» WHAT TO PRODUCE
Your task is to repeat all of the data exactly while excluding the pictures.
** BEGIN **
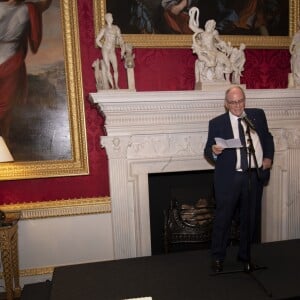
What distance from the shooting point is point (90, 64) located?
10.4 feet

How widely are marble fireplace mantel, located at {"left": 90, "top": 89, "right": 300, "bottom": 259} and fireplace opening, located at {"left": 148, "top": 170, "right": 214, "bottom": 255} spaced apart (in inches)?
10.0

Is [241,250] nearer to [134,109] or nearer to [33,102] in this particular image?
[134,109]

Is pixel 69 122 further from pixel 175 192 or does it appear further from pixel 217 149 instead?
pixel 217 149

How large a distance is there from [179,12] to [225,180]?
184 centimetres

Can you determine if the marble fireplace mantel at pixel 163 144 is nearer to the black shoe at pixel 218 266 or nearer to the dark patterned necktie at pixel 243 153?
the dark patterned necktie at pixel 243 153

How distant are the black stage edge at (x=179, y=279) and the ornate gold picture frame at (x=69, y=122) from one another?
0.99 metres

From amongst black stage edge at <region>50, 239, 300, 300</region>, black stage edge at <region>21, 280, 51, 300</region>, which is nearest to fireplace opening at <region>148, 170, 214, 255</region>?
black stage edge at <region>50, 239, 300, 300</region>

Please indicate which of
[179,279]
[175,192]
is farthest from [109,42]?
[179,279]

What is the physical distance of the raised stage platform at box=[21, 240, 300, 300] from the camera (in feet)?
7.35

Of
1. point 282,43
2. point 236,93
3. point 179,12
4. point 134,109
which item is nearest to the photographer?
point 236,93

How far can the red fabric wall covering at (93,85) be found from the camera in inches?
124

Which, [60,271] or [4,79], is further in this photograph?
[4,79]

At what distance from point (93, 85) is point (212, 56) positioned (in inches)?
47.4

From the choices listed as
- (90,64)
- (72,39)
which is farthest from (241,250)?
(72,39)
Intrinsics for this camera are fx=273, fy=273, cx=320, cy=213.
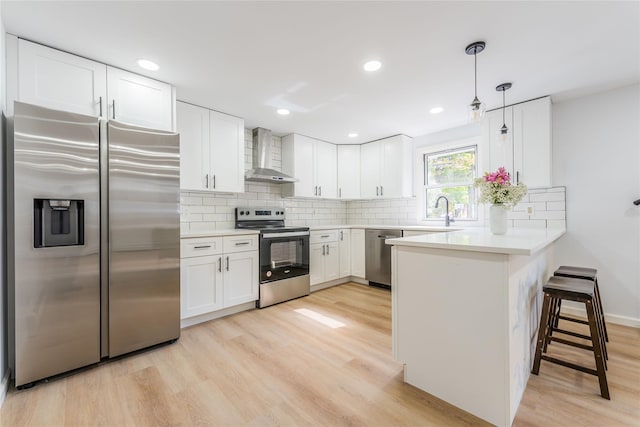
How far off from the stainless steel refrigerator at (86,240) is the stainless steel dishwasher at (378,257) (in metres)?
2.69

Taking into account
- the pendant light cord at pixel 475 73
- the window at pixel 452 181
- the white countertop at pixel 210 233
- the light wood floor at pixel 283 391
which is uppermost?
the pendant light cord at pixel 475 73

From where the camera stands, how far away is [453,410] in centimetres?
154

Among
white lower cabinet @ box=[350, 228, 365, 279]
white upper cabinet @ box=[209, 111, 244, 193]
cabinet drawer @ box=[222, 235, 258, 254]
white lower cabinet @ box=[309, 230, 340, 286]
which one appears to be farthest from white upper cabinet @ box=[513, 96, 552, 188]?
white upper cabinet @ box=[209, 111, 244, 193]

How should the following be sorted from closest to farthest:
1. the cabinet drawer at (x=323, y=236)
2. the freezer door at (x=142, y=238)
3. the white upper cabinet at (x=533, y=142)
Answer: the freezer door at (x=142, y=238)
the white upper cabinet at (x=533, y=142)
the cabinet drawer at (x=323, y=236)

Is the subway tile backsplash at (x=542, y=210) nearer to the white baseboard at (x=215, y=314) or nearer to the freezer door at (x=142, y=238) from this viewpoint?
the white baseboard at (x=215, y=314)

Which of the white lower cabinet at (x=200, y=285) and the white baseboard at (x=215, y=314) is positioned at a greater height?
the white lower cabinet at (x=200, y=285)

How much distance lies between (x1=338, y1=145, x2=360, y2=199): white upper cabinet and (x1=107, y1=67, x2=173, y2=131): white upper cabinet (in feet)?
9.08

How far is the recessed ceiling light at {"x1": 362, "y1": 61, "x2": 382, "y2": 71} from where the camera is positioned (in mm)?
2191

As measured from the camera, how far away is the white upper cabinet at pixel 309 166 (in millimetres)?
** END **
» SOLUTION TO THIS PROBLEM
What distance from the shooting point is point (90, 64) located?
10.4 feet

How widely are marble fireplace mantel, located at {"left": 90, "top": 89, "right": 300, "bottom": 259} and fireplace opening, located at {"left": 148, "top": 170, "right": 214, "bottom": 255} spaced apart (in inches)?
10.0

Is [241,250] nearer to [134,109] or nearer to [33,102] in this particular image?
[134,109]

Is pixel 69 122 further from pixel 175 192 or does it appear further from pixel 217 149 instead?
pixel 217 149

How large a distance is there from [179,12] to [225,180]?
184 centimetres

Can you determine if the marble fireplace mantel at pixel 163 144 is nearer to the black shoe at pixel 218 266 or nearer to the dark patterned necktie at pixel 243 153?
the dark patterned necktie at pixel 243 153

How distant are the black stage edge at (x=179, y=279) and the ornate gold picture frame at (x=69, y=122) from one another?
0.99 metres

From amongst black stage edge at <region>50, 239, 300, 300</region>, black stage edge at <region>21, 280, 51, 300</region>, which is nearest to fireplace opening at <region>148, 170, 214, 255</region>?
black stage edge at <region>50, 239, 300, 300</region>

Please indicate which of
[179,279]
[175,192]
is farthest from [109,42]?
[179,279]

What is the physical distance of the raised stage platform at box=[21, 240, 300, 300] from the camera (in feet)?
7.35

Of
1. point 282,43
2. point 236,93
3. point 179,12
4. point 134,109
which item is nearest to the photographer?
point 236,93

How far can the red fabric wall covering at (93,85) be found from the camera in inches?
124

Which, [60,271] or [4,79], is further in this photograph?
[4,79]

At what distance from point (93, 85) is point (212, 56) positioned (in inches)?
47.4

From the choices listed as
- (90,64)
- (72,39)
which is farthest from (241,250)?
(72,39)
Intrinsics for this camera are fx=273, fy=273, cx=320, cy=213.
How far off from the stainless steel refrigerator at (86,240) is the stainless steel dishwasher at (378,257) (in metres)?
2.69

Taking into account
- the pendant light cord at pixel 475 73
- the window at pixel 452 181
- the white countertop at pixel 210 233
- the light wood floor at pixel 283 391
which is uppermost?
the pendant light cord at pixel 475 73

From where the camera stands, how far away is [453,410] in centimetres?
154

Among
white lower cabinet @ box=[350, 228, 365, 279]
white upper cabinet @ box=[209, 111, 244, 193]
cabinet drawer @ box=[222, 235, 258, 254]
white lower cabinet @ box=[309, 230, 340, 286]
which one appears to be farthest from white upper cabinet @ box=[513, 96, 552, 188]?
white upper cabinet @ box=[209, 111, 244, 193]

How should the following be sorted from closest to farthest:
1. the cabinet drawer at (x=323, y=236)
2. the freezer door at (x=142, y=238)
3. the white upper cabinet at (x=533, y=142)
Answer: the freezer door at (x=142, y=238)
the white upper cabinet at (x=533, y=142)
the cabinet drawer at (x=323, y=236)

Is the subway tile backsplash at (x=542, y=210) nearer to the white baseboard at (x=215, y=314) or nearer to the freezer door at (x=142, y=238) from this viewpoint?
the white baseboard at (x=215, y=314)

Which of the white lower cabinet at (x=200, y=285) and the white baseboard at (x=215, y=314) is positioned at a greater height?
the white lower cabinet at (x=200, y=285)

How much distance lies between (x1=338, y1=145, x2=360, y2=199): white upper cabinet and (x1=107, y1=67, x2=173, y2=131): white upper cabinet (in feet)?
9.08

How far is the recessed ceiling light at {"x1": 362, "y1": 61, "x2": 382, "y2": 71} from where the camera is positioned (in mm)?
2191

As measured from the camera, how far away is the white upper cabinet at pixel 309 166 (in millimetres)?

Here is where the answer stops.